- **SUPPLIED TEXT**:
BEGIN

At every turn, Republicans want to make it harder for American citizens to vote. They know that if they make it difficult for poor urban, elderly, college and minority voters to vote, they will remain with unchecked power. No wonder then that they want to now kill the Motor Voter Act, which Mitch McConnell has been trying to destroy for nearly 30 years, and the Roberts Court may be the headsman that swings the axe.
On Wednesday, the Supreme Court will hear the newest challenge to the law, concerning whether Ohio can remove voters from the rolls who don’t vote over a six-year period. If a voter in Ohio misses an election, doesn’t respond to a subsequent mailing from the state, and then sits out two more elections, he or she is removed from the registration list, even if this person would otherwise be eligible to vote. Critics of this process say it turns voting into a “use it or lose it” right and will open the door to wider voter purges.

END

- **SUPPLIED INFORMATION**:
BEGIN

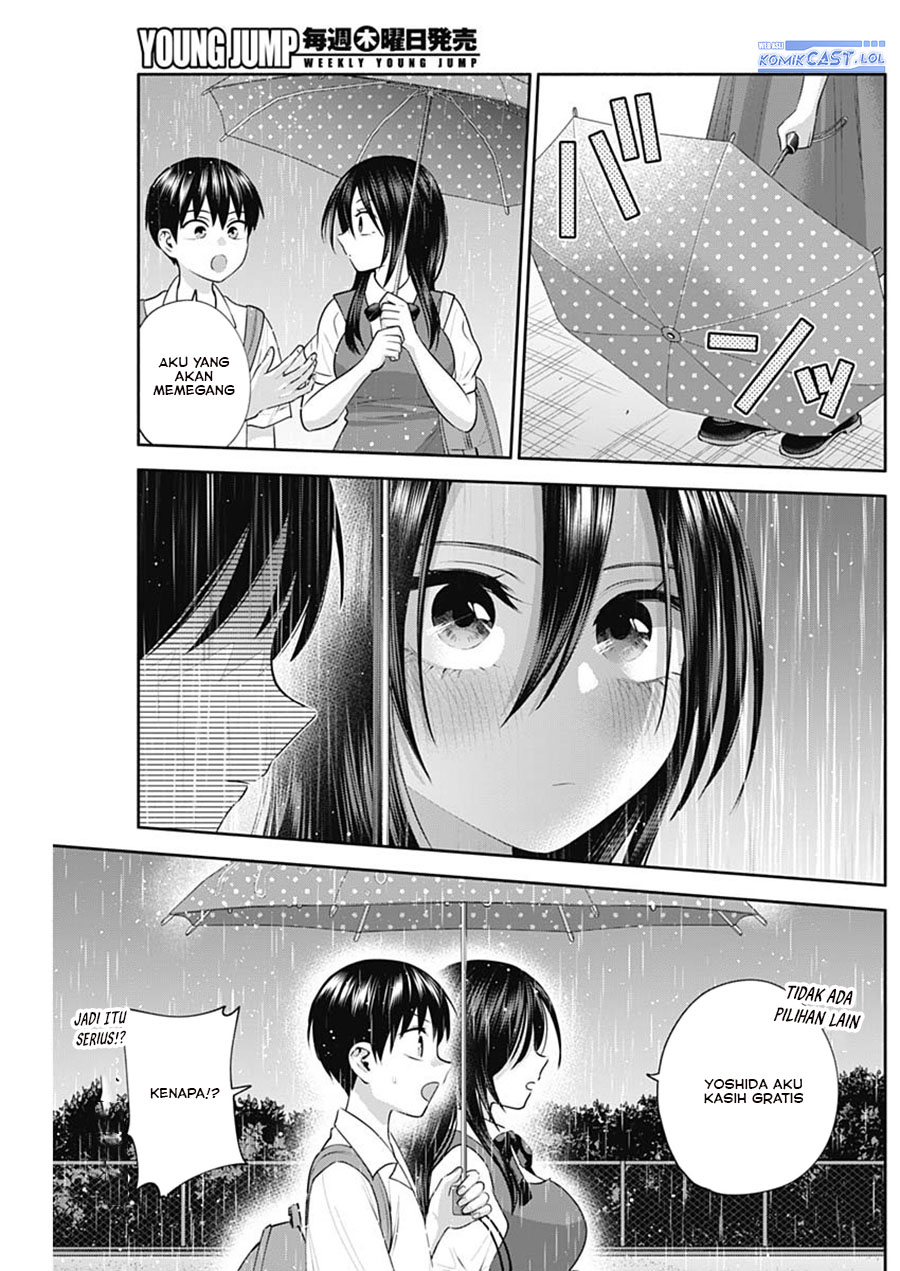 Shigure-san Wants To Shine! (Youki ni Naritai Shigure-san!) Chapter 37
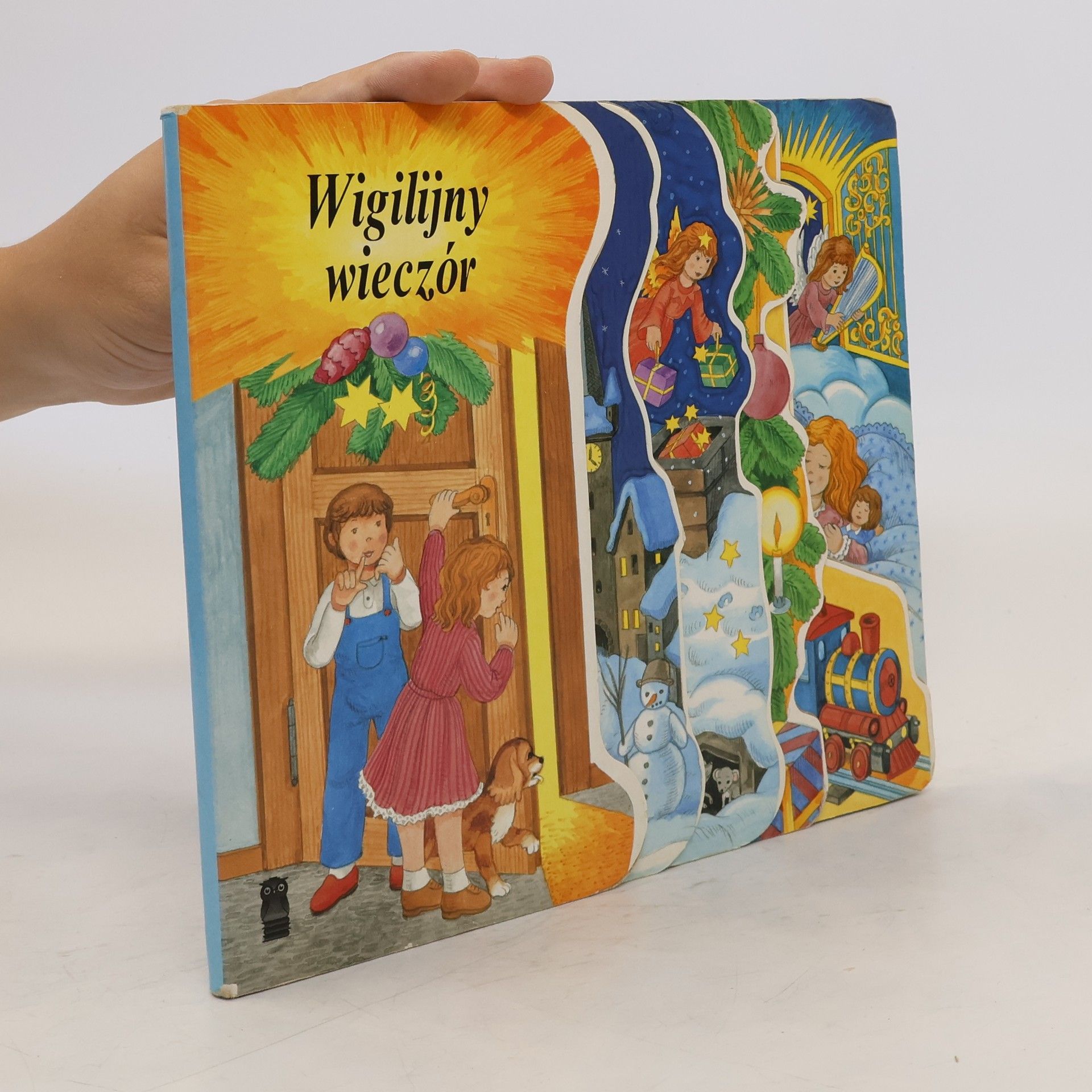 Collectif d'auteurs Wigilijny wieczór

END

- **WORK ORDER 1**: From the Motor Voter text, extract everything between "At every turn, Republicans" and "swings the axe.", inclusive.
- **WORK ORDER 2**:
Answer these questions using the Motor Voter text:
(a) For about how long has Mitch McConnell been trying to destroy the Motor Voter Act?
(b) On what day will the Supreme Court hear the newest challenge to the law?
(c) Over how many years of not voting can Ohio remove voters from the rolls?
- **WORK ORDER 3**: Turn the paragraph of the Motor Voter text that begins "On Wednesday, the Supreme Court" into a short list that keeps its main facts.
The lines after the Motor Voter text are separate material.

- **YOUR RESPONSE 1**:
At every turn, Republicans want to make it harder for American citizens to vote. They know that if they make it difficult for poor urban, elderly, college and minority voters to vote, they will remain with unchecked power. No wonder then that they want to now kill the Motor Voter Act, which Mitch McConnell has been trying to destroy for nearly 30 years, and the Roberts Court may be the headsman that swings the axe.

- **YOUR RESPONSE 2**:
(a) Nearly 30 years.
(b) Wednesday.
(c) Six years.

- **YOUR RESPONSE 3**:
- On Wednesday, the Supreme Court will hear the newest challenge to the Motor Voter Act.
- At issue is whether Ohio can remove voters from the rolls who don't vote over a six-year period.
- An Ohio voter is removed after missing an election, not responding to a later state mailing, and then sitting out two more elections.
- This happens even if the person would otherwise be eligible to vote.
- Critics say it makes voting a "use it or lose it" right and will open the door to wider voter purges.